Aging in place is desirable for most people, given how it allows you to continue living your life normally. Since the goal of aging in place is to preserve autonomy and allow people to live in their own homes for as long as possible, lifestyle or home changes should be centered around improving functionality and increasing independence. Here are some easy accessibility modifications you can use to safely and gracefully age in place.
The National Institute on Aging suggests installing grab bars in the bathtub or shower to help maintain balance and keep you steady in an area where the risk of slipping and falling is high. Grab bars are highly useful and typically easy to install. Additionally, they won’t require large remodels and can help you maintain your budget.
Install a Ramp
For those whose mobility is decreasing, a ramp is a must. You might find yourself using a wheelchair more often, or even just a simple walker. A ramp can help you with any mobility difficulty and is another modification that doesn’t require completely revamping your home. The average national cost of installing a ramp is between $1,500-$3,250.
Remodel the Bathroom
Instead of remodeling your entire house, try a small remodel of the bathroom. Hire someone who specializes in remodeling bathrooms for seniors. Enlarging the doorway and shower or installing non-slip tile, for example, can help remove common bathroom hazards and keep you safe. You can also put a seat in the bathing area, which will help you from slipping. The average cost to remodel a bathroom is around $9,000.
Move to the Main Floor
According to an article in the Washington Post, having a master bedroom and bathroom on the main floor is one of the best ways to age in place because it offers an alternative to constantly climbing stairs. If possible, move to the main floor of your house so you can have all your important things in the same area. It can also save you a lot of energy.
Get some non-slip rugs or pads for high-traffic areas in your home. You can also get plastic floor runners or protectors that can help you walk more easily throughout your house. These are affordable and easy to find, plus it saves you some effort on cleaning your carpet.
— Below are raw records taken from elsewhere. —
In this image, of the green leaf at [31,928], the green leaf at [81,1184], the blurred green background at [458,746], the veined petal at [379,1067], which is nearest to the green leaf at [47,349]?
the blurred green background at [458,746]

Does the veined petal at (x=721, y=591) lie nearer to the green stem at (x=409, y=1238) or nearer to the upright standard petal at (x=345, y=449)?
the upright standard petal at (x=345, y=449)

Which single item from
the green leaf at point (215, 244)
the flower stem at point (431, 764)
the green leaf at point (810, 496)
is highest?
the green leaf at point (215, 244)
Drawers and pullouts are easier to handle than kitchen cabinets. They’re also less likely to bonk you in the head and potentially hurt you. Try to also find covers for knives and other sharp utensils you may use, just for some extra caution.
Add Extra Light
Decreased photoreceptors in the eyes, glaucoma, cataracts, and hardening of the lens often accompany aging. Lighting is also extremely important as we age. Add some extra light and lamps throughout your house, especially in areas that might have more danger and potential for slipping. This will help you have a cheerier house and protect you from any danger.
Smart Home Technology
Smart home products can be easily integrated into a person’s living space. From thermostats to smoke detectors to security systems. These products can not only provide convenience, but also an added layer of safety. Some devices can contact family members to check in or give reminders for medication or appointments, and some emerging technology can even help with fall detection. If you are unfamiliar with smart home technology, ask a loved one to help you install some of these features. Smart home technology can take care of things so you don’t have to worry about them.
Paying for Modifications
The cost for home accessibility modifications can add up, which may mean you’re either going to need to dip into your savings or apply for a loan. If you opt for a remodel in your hallways, bathroom or kitchen, it’s likely a conventional loan with the option for a refinance cash-out is your best bet. You can use the equity in your home to help pay for home improvements and possibly even lower your monthly payment.
Reports suggest that many baby boomers and retirees want to live in their homes for as long as possible, but their homes are often not equipped for aging individuals. This is why it’s important to start preparing now for whatever problems or issues might arise. It’s worth the investment to make modifications on your home to help you age in place and have a high quality of life.